According to data from the National Institute of Statistics and Geography (INEGI), 7 out of 10 women over 15 years of age are mothers, of those mothers 4 out of 10 contribute financial resources to the operation of the home, and of those who provide financial resources, 97% He combines his work with the burden of household chores, in addition, according to CONAPO, there are 880 thousand single mothers in Mexico, of which 90% have children under 18 years of age.
So the data and therefore here are some tips to improve your finances.
1. Make a personal budget
The budget is a tool that will help you keep your expenses under control, detect unnecessary leaks, pay attention to priorities and do not forget important items such as savings. It includes all the expenses related to the children such as tuition, school supplies, food, entertainment, medical expenses and even gifts.
2. Do you want successful children?
Educate yourself financially! It is very important so that you can teach that to your children and they grow up with good financial habits, you will avoid future headaches and you will too.
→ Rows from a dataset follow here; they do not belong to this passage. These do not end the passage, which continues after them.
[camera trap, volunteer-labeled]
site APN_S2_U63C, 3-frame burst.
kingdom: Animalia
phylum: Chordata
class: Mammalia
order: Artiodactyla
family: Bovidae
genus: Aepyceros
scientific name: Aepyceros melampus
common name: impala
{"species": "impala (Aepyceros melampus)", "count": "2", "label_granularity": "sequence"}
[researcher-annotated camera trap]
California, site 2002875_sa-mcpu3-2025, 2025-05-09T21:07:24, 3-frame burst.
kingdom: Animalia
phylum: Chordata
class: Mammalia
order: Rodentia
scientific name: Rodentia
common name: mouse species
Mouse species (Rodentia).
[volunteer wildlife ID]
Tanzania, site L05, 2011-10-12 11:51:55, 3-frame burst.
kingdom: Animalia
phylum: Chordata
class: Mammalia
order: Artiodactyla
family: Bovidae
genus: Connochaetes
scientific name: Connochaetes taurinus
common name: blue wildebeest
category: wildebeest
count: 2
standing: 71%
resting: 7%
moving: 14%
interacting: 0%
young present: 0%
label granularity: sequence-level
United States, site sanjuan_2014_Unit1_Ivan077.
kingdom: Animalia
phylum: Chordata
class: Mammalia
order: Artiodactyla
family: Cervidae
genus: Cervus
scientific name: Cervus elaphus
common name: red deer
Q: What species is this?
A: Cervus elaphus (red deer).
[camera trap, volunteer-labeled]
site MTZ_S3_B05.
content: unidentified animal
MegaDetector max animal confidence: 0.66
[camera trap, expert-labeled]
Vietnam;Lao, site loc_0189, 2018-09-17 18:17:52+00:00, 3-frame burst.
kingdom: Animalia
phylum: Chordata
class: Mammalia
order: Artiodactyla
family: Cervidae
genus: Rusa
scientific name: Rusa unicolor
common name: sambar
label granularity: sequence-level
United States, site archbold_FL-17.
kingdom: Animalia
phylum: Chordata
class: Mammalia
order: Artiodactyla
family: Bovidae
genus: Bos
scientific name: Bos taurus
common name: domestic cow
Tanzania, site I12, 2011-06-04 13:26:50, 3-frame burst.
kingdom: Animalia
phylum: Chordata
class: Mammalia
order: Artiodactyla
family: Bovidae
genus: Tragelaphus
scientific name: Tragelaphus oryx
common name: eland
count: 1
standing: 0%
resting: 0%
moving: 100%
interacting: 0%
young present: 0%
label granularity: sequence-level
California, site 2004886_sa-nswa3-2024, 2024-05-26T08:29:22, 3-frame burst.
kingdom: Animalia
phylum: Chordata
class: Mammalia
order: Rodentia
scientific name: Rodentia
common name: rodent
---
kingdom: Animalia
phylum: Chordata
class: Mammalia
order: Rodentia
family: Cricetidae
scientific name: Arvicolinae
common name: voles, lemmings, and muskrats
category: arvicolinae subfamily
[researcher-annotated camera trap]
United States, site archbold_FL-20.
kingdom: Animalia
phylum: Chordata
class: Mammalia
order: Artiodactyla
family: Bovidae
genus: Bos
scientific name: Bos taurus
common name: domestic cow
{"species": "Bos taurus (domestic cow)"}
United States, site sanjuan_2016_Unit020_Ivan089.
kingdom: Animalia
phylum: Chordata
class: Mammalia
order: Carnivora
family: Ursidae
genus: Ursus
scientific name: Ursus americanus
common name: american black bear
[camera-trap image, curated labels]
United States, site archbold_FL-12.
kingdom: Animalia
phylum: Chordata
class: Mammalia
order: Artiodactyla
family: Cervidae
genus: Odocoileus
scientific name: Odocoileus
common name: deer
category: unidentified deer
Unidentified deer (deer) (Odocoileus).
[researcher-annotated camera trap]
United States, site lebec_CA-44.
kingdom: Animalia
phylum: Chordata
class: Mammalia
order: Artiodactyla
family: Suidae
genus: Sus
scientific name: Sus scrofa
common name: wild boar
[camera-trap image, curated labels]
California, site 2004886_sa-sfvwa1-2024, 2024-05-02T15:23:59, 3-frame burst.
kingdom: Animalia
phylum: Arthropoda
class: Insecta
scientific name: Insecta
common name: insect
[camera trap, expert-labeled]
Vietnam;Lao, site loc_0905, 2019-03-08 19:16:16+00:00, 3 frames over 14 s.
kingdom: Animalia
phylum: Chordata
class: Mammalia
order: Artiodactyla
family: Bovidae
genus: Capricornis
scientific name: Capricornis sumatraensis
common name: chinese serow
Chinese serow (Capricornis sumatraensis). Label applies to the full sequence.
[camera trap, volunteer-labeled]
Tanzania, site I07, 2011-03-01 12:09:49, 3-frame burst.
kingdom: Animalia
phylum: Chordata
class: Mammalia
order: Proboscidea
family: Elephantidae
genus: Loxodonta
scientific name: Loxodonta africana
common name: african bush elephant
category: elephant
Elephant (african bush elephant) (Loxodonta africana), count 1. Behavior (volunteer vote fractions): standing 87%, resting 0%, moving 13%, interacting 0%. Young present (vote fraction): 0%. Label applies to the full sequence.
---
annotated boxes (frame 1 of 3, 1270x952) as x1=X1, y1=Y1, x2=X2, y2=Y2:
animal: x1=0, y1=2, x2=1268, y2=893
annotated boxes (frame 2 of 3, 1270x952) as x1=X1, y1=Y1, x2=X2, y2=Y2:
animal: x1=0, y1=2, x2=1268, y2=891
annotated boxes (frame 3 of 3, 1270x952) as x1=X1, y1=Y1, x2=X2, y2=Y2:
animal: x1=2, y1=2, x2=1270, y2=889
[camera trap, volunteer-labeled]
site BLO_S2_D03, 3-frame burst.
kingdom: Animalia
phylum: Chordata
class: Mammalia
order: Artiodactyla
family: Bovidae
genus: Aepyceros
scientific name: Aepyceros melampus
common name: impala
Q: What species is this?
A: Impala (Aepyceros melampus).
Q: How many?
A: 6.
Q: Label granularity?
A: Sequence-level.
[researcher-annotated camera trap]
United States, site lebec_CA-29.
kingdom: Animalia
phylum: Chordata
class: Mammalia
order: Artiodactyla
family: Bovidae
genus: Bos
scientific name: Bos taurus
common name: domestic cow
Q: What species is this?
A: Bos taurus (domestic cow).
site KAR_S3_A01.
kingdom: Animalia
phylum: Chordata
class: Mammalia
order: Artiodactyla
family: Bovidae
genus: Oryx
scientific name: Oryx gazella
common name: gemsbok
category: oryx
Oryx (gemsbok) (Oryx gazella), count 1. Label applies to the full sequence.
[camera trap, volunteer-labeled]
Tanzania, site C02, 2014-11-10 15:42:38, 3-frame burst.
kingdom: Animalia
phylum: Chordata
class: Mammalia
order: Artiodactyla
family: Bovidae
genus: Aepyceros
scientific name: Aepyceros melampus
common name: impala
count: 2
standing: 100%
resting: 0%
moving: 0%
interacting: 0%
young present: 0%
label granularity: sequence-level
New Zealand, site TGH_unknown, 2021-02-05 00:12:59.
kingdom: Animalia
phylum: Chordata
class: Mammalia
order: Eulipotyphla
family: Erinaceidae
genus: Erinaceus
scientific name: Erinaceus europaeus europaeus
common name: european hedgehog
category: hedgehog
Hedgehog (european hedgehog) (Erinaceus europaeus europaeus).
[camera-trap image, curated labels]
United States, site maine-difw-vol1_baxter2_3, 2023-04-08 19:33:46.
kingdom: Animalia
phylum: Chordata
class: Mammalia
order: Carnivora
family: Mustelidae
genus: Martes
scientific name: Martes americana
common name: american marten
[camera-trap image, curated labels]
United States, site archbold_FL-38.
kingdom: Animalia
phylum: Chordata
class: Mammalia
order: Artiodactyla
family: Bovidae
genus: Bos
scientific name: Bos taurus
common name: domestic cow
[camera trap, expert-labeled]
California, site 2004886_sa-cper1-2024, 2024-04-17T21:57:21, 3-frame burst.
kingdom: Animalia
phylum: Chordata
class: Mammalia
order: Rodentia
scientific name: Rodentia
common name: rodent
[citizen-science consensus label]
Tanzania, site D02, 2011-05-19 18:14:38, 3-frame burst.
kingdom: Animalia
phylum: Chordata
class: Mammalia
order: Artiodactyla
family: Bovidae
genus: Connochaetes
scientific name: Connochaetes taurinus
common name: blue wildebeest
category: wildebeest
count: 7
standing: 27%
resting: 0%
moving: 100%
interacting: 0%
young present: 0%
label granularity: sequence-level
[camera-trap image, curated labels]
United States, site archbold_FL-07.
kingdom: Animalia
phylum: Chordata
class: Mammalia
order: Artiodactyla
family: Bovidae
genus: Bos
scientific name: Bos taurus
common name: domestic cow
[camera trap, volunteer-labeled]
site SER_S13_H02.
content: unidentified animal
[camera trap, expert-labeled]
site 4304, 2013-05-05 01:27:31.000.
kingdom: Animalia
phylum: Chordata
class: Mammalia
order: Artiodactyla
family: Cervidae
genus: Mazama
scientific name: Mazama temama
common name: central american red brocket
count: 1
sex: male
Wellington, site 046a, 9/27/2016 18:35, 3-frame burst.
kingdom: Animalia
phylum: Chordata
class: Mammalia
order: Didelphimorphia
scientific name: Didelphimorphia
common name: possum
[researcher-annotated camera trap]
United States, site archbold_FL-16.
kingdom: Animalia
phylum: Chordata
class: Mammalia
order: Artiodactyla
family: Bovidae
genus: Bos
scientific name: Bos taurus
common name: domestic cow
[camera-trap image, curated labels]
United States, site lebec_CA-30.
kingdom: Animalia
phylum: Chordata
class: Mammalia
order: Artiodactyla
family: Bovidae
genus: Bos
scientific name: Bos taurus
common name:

Remember that there is no better inheritance than education and good habits.
3. Save for your retirement
You don’t want to be dependent on your children in the future, right? It is important that you regularly allocate within your budget a savings amount for your retirement, feed your AFORE or pension plan. That will give you financial certainty when the time comes.
4. Don’t hide financial problems
Keeping these types of situations secret adds problems instead of solving them, damages family ties and can be counterproductive.
5. Safe, safe?
If the father dies and is the breadwinner of the family, it can cause an economic gap that the mother would have to face, so insure the father, and if you are a single mother, be sure! You do not want to leave your children financially unprotected.
And to close I leave you some ideas of financial gifts for mom.
- A course in personal finance.
- An investment account (show him how to use it if he doesn’t know).
- A few ounces of silver (it will start to rise in price).
- A Tablet with internet access and teach him how to use it if he does not know. Access to information is a great ally of economic well-being.